Supplied material
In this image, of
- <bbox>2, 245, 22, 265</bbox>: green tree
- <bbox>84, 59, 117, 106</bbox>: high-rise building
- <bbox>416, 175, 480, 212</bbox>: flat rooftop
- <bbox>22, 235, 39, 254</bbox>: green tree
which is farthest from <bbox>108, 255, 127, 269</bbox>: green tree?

What is asked
Format the entries above as a JSON list of strings, starting with their first line and going on through the line containing "- <bbox>22, 235, 39, 254</bbox>: green tree". Give one string per line and leave out any blank lines.

Answer for this exercise
[
  "In this image, of",
  "- <bbox>2, 245, 22, 265</bbox>: green tree",
  "- <bbox>84, 59, 117, 106</bbox>: high-rise building",
  "- <bbox>416, 175, 480, 212</bbox>: flat rooftop",
  "- <bbox>22, 235, 39, 254</bbox>: green tree"
]